By the time I came along, war comics had largely reverted to their traditional perspective, portraying American soldiers as gallant heroes who always bravely did the right thing.
The war comic favored by me and my best friend Charles was Our Army At War, which starting in mid-1959 featured Sgt. Rock and the Combat-Happy Joes of Easy Company.
Even at the age of 10 I wasn’t sure that anyone was happy about combat, since there were so many possibilities for a bad ending, but Charles and I both devoured the stories.
It isn’t hard to imagine their general thrust. Sgt. Rock and the Combat-Happy Joes found creative ways to thwart the evil Germans, who often were robotically efficient, but in the end would make some miscalculation that would open the door to decisive retaliation by Bulldozer, Four Eyes, Little Sure Shot, Ice Cream Soldier, Wild Man and the rest of Easy Company, all of whom, yes, had nicknames.
Master Sgt. Franklin John Rock, always referred to simply as Rock, was exactly what his name implied: solid, smart, loyal. While most of the time he focused on combat, he occasionally let a human side peek through, during which he made it clear he hated war and knew sometimes it was necessary. It helped that World War II was by general consensus “the good war.”
The Combat-Happy Joes had distinct personalities, and their conversation when they weren’t battling the Germans was often pointed and witty. They also weren’t always as happy about combat as their name suggested.
Still, if they weren’t poster boys for warfare, they made military service seem like an enterprise that brought out humanity’s best qualities, like the selfless pursuit of a vital shared goal.
Our Army At War, which would eventually be renamed Sgt. Rock, was considered a safe comic book, acceptable reading for impressionable young minds.
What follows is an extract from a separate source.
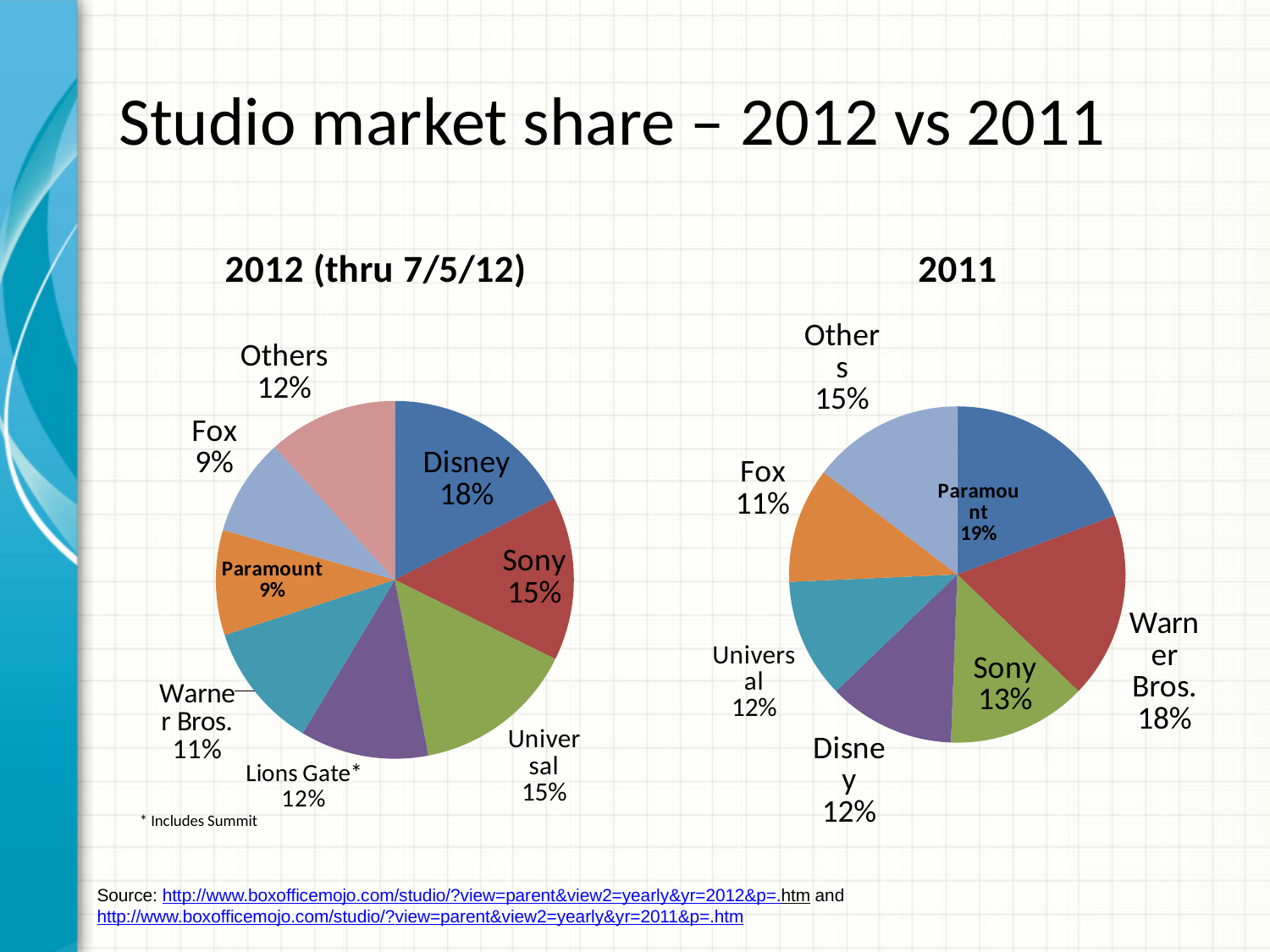
In the 2011 pie chart, which is larger: Warner Bros.' share or Disney's share? Warner Bros. What type of chart is used to show the 2011 studio market share? Pie chart How many slices does the 2012 (thru 7/5/12) pie chart have? 8 In the 2012 (thru 7/5/12) pie chart, what is Disney's market share? 18% In the 2012 (thru 7/5/12) pie chart, which studio has the largest market share? Disney In the 2011 pie chart, which studio has the smallest share? Fox In the 2011 pie chart, which studio has the largest market share? Paramount In the 2011 pie chart, what is the difference between Paramount's share and Sony's share? 6 percentage points In the 2012 (thru 7/5/12) pie chart, which is larger: Sony's share or Warner Bros.' share? Sony How many slices does the 2011 pie chart have? 7 In the 2012 (thru 7/5/12) pie chart, what is the difference between Disney's share and Paramount's share? 9 percentage points In the 2011 pie chart, what is Paramount's market share? 19%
While it didn’t make me want to enlist when I grew up, I’ve wondered if the hundreds of thousands of other young boys who were also reading Our Army At War had subconsciously absorbed the reassuring undertones of Easy Company when, just a few years later, they started shipping out to Vietnam.
I don’t think most enlistees and draftees thought Vietnam would be like World War II in the comics, any more than they expected the near-nobility soldiers achieved in most war movies. I’m not sure what if anything they expected, because I’m not sure anything can prepare you for war. So in that vacuum, especially if you really are 10 or 12 years old, maybe you get Sgt. Rock and the Combat-Happy Joes of Easy Company.
Looking back all those decades, Our Army At War probably did support Spielberg’s suggestion that all honest war stories are anti-war stories. I just don’t remember it playing that way to Charles and me, who loved the way our good guys always outsmarted and outfought their bad guys.
That was us. We were the best.
And we would never, ever have thought there was anything funny about a character with a short black mustache speaking in a German accent.